White, CT, Macpherson, CF, Hurley, RM, Matsell, DG
Pediatric nephrology (Berlin, Germany). 2003;(10):1038-43
Abstract
In this randomized double-blind crossover trial we compared the antiproteinuric effects of enalapril and losartan in six children with proteinuria and underlying renal injury. The primary endpoint was reduction in proteinuria during therapy. The study had two 8-week on-drug arms, with a 4-week washout period between. Baseline proteinuria was similar, enalapril 87 mg/m(2) per hour and losartan 77 mg/m(2) per hour. The mean reduction in proteinuria with enalapril was 48% (37%-57%) with a standard error of the mean of 3%; with losartan it was 31% (14%-52%) with a standard error of the mean of 7%. Although there was a significant reduction in proteinuria with the use of both drugs, the difference in reduction of proteinuria, 48% versus 31%, was not considered clinically significant.

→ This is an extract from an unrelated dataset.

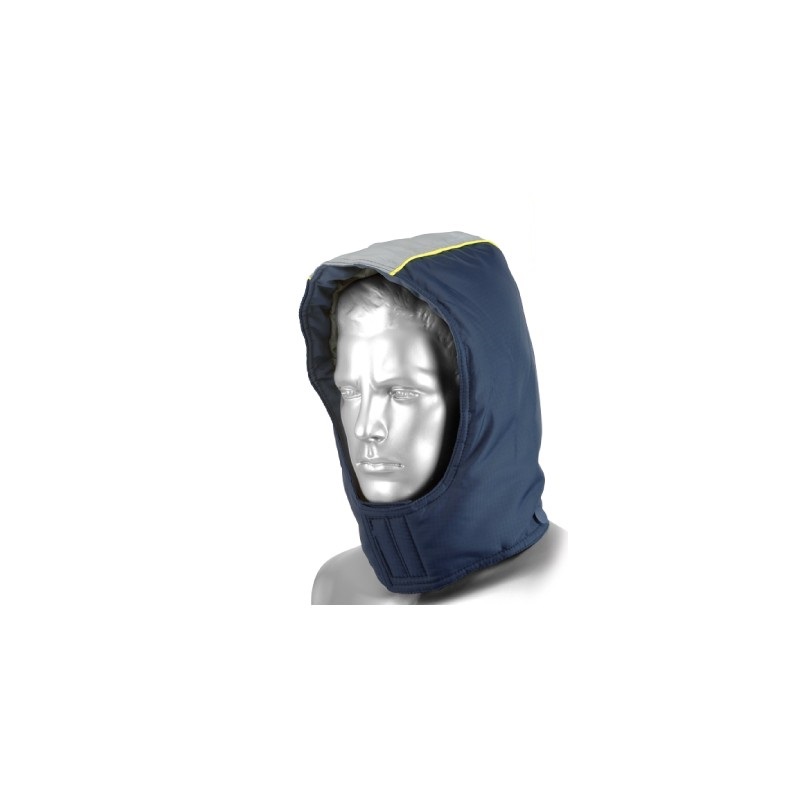 DETACHABLEFREEZERHOOD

Potassium remained below 4.5 mmol/l in all patients. No patient's creatinine rose more than the standard deviation of our assay. Blood pressure (BP) control was acceptable in four of the six patients; two patients had persistently elevated or increased BP on each drug. Side effects were minimal; none requiring withdrawal, one requiring dose reduction. Studies have shown that angiotensin converting enzyme inhibitors can reduce proteinuria in children with renal disorders. No studies to date have examined the reduction of proteinuria achieved by angiotensin receptor blockers. Our study, although small, suggests that angiotensin receptor blockers may reduce proteinuria as effectively, and as safely, as angiotensin converting enzyme inhibitors.